Saturday 5 May 2012

A brief historical note on suicide

On 28 January 2004 Lord Hutton published his Report which amongst other things declared that Dr Kelly had committed suicide.  If, instead of the Inquiry, there had been a completed inquest then the coroner could only have arrived at a suicide conclusion if it could have been proved "beyond reasonable doubt"Hutton didn't say that suicide had been proved beyond reasonable doubt.

The literal definition of the word suicide is "self murder" and it might come as a shock to know that, less than a generation before Dr Kelly's death, prior to 1961 to be precise, suicide in this country was a crime.  In other words not only would a relative experience the turmoil of losing a family member but for evermore the person who committed suicide would be regarded as a criminal.  It must surely have been unique as a crime with the accused not being able to plea any mitigating circumstances.  Religion came into it as well: certainly at one time a suicide wasn't interred in consecrated ground, it wasn't unknown for the person's body to be buried on the parish boundary.
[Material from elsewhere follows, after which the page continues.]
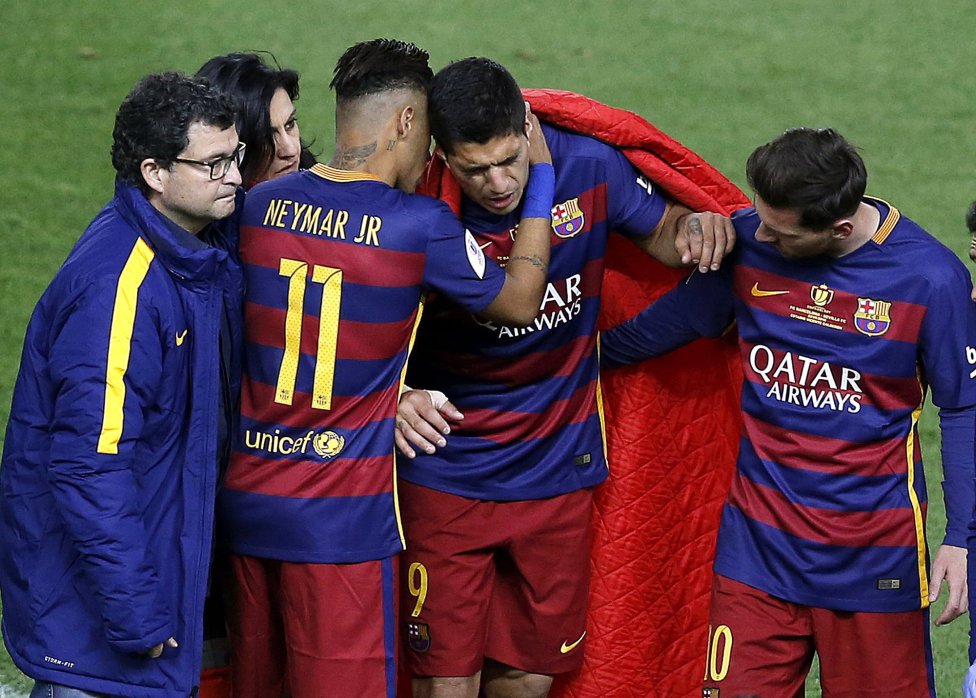 Los delanteros del FC Barcelona Neymar y Leo Messi, consuelan a su compa&ntilde;ero Lu&iacute;s Suarez que se tuvo que retirar lesionado durante la final de la Copa del Rey que Sevilla y FC Barcelona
1961 saw the passing of the "Suicide Act" and in it we read:

Suicide to cease to be a crime
The rule of law whereby it is a crime for a person to commit suicide is hereby abrogated.

It isn't too difficult to understand why the burden of proof for a verdict of suicide to be reached at a coroner's court was just the same as that for "unlawful killing", in other words what is described as a criminal level of proof.  Society's attitude to suicide, as evidenced by the change in the law in 1961, has changed but there is still a stigma attached to it.  If you were to sit on a coroner's jury then your consideration of a possible suicide verdict would have to be viewed in the same way as if you were a member of the jury in a criminal court where somebody was being charged with murder.

At an inquest it might be for instance that the possible explanations for the death, other than suicide or unlawful killing, could be eliminated.  Perhaps there is no, or insufficient. evidence to prove that the person was unlawfully killed.  That does not automatically mean then that the person committed suicide.  Suicide (including the intention to commit suicide) has to be proved "beyond reasonable doubt".  If that can't be done then the coroner has recourse to what might be termed a default conclusion: an open verdict.

From I think 2004 it was possible for a coroner to deliver a "narrative verdict", a narrative of the events surrounding the death without coming to a conclusion as to the reason for the death - unlawful killing or whatever.  Such a verdict has been used very recently in the case of Gareth Williams whose decaying body was found in a padlocked sports bag.  The coroner, Dr Fiona Wilcox, considered that on the balance of probabilities the death was illegal, but that is not "beyond reasonable doubt".  If she had concluded that Mr Williams died through misadventure then the police could say "case closed" but she didn't.

Back to David Kelly.  Suicide and the intent to commit suicide has never been proved beyond reasonable doubt.  An inquest is needed.